Supplied text:
- - -
An LSTM network is a type of RNN that uses special units as well as standard units.

To do this, the network takes three pieces of information:

  • Long term memory
  • Short term memory
  • An event

These three pieces of information go into a node, a mathematical operation is performed, which then produces an output the form of probability. This output is then used to update both the long and short term memory.

Specifically, the architecture of an LSTM contains several gates:

  • Forget gate
  • Learn gate
  • Remember gate
  • Use gate

At a high-level, here's how all these work together:

  • The long term memory goes to the forget gate, where it forgets everything that it doesn't consider useful.
  • The short term memory and the event are joined together in the learn gate, which contains information that was recently learned and removes unnecessary information.
  • The long term memory that we haven't forgotten and the new learned information gets joined together in the remember gate. The remember gate outputs an updated long-term memory.
  • The use gate decides what information we use from what we previously know (long-term memory) and what we recently learned to make a prediction.
  • The output of the use gate is both the prediction and the new short term memory.

LSTM Architecture

Before looking at LSTMs let's recap the architecture of an RNN:

  • We take our event $E_t$ and memory $M_{t-1}$
  • We apply a simple tanh or sigmoid activation function to obtain the output and new memory $M_t$

The output is the prediction and also the memory that is carried to the next node.

The LSTM architecture is similar but with many more nodes inside, as well as two inputs and two outputs for long term $LTM_t$ and short term $STM_t$ memory.

The Learn Gate

The learn gate does the following:

  • Takes short term memory and the event and combines them
  • It then ignores part of it, only keeping what is deemed important.

Mathematically, the output of the learn gate is $N_t i_t$ where:

$$N_t = tanh(W_n [STM_{t-1}, E_t] + b_t)$$

$$i_t = \sigma (W_i)[STM_{t-1}, E_t] + b_i$$

$N_t$ is the new information and $i_t$ is the ignore factor.
- - -
Information provided:
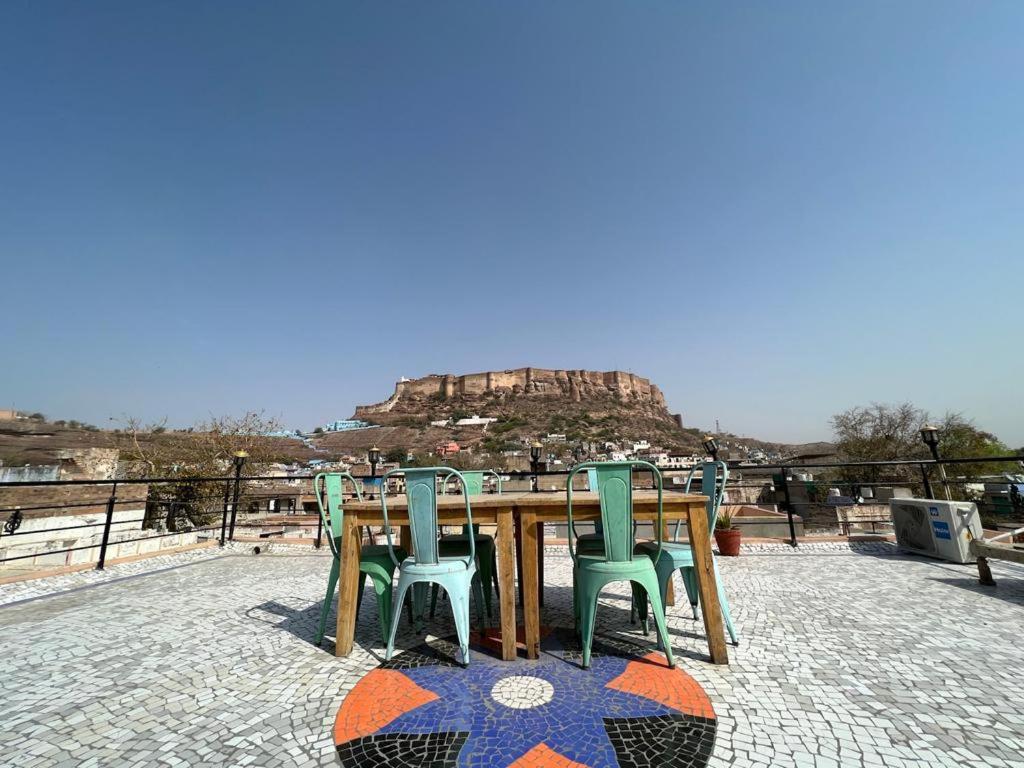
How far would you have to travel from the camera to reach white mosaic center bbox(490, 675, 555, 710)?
65.6 inches

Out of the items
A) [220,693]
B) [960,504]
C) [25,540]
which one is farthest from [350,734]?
[25,540]

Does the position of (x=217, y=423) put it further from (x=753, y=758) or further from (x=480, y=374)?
(x=480, y=374)

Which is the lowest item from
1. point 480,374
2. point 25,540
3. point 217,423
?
point 25,540

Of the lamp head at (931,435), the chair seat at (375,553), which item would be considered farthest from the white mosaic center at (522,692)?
the lamp head at (931,435)

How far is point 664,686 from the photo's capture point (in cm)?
178

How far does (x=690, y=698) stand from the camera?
1.68 metres

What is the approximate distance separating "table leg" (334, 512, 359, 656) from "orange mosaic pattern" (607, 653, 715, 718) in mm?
1379

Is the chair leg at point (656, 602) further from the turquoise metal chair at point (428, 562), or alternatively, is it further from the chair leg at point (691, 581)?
the turquoise metal chair at point (428, 562)

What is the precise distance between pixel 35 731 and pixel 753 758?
8.55ft

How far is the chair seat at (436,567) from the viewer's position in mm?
2021

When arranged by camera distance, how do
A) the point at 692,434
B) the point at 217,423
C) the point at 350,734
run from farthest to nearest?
the point at 692,434, the point at 217,423, the point at 350,734

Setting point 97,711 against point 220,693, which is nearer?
point 97,711

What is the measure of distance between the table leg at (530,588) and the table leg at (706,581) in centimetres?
82

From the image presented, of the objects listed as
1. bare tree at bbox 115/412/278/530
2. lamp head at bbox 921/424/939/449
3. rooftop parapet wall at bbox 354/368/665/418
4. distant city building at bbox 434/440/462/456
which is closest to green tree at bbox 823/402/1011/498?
lamp head at bbox 921/424/939/449
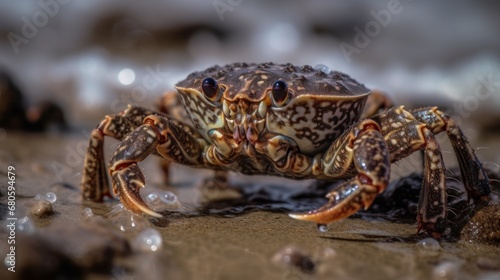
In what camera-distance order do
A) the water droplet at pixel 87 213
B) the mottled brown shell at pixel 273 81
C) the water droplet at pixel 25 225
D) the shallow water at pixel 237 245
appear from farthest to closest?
the water droplet at pixel 87 213 < the mottled brown shell at pixel 273 81 < the water droplet at pixel 25 225 < the shallow water at pixel 237 245

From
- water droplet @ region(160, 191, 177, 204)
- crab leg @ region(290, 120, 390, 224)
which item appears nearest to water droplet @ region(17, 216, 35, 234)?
water droplet @ region(160, 191, 177, 204)

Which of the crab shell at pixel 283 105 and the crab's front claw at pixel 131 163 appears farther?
the crab shell at pixel 283 105

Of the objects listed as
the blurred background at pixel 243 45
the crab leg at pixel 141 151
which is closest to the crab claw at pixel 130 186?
the crab leg at pixel 141 151

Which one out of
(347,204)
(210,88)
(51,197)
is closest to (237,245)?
(347,204)

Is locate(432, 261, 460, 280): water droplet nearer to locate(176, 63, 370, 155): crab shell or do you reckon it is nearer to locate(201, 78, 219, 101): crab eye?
locate(176, 63, 370, 155): crab shell

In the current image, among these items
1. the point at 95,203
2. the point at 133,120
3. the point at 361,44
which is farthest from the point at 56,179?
the point at 361,44

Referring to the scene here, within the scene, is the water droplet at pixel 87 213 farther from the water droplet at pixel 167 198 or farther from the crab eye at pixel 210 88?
the crab eye at pixel 210 88

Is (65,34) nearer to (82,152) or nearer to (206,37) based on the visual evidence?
- - -
Goals:
- A) Using the LSTM explanation, describe in one to three sentences what the remember gate combines and what it produces.
- B) Please translate this sentence from the LSTM explanation into Spanish: "The output is the prediction and also the memory that is carried to the next node."
- C) Write the next part of the LSTM explanation, picking up right after its final sentence.

Answers to each task:
- A) The remember gate joins the long term memory that was not forgotten at the forget gate with the new information learned in the learn gate. From these it outputs an updated long-term memory.

- B) La salida es la predicción y también la memoria que se transmite al siguiente nodo.

- C)
The Forget Gate

The forget gate takes long-term memory and decides what to keep, and what to forget.

Mathematically, the output of the Forget Gate is $LTM_{t-1}f_t$ where:

$$f_t = \sigma(W_f[STM_{t-1}, E_t] + b_f)$$

The Remember Gate

The remember gate takes the long-term memory from the forget gate and short-term memory from the learn gate and add them together.

The output of the remember gate is as follows:

$$LTM_{t-1} f_t + N_t i_t$$

The Use Gate

The use gate uses long-term memory from the gorget gate and short-term memory from the learn gate to establish a new long-term memory and an output. The output then works as the new short-term memory.

The output of the Use Gate is $U_t, V_t$ where:

$$U_t = tanh(W_u LTM_{t-1} f_t + b_u)$$

$$V_t = \sigma(W_v[STM_{t-1}, E_t] + b_v)$$

Four Gate LSTM Architecture

This is just one LSTM architecture, but here's an overview of how these gates all work together:

  • The Forget Gate takes long-term memory and forgets part of it
  • The Learn Gate takes short-term memory and combines it with the event
  • The Remember Gate combines our long-term memory with the new information learned in order to update the long-term memory and output it
  • The Use Gate takes the information just learned and long-term memory and uses it to make a prediction and update the short-term memory

Another popular LSTM architecture is the Gated Recurrent Unit (GRU).

2. Word Embeddings & Word2Vec

Now let's look at two useful techniques for natural language processing: word embeddings and word2vec.

Word Embeddings

Word embedding is the collective term for models that learn to map a set of words or phrases to vectors of numerical values—these vectors are called embeddings.

We can use neural network models to learn how to do word embedding. In particular, we can use this technique to reduce the dimensionality of text data.

Embedding models can also learn interesting characteristics of words in a vocabulary.

Next we'll look at the Word2vec model, which learns to map words to embeddings that contain semantic meaning. For example, word embeddings can learn the relationship between past and present tense verbs, the relationship between gendered words (such as queen and woman).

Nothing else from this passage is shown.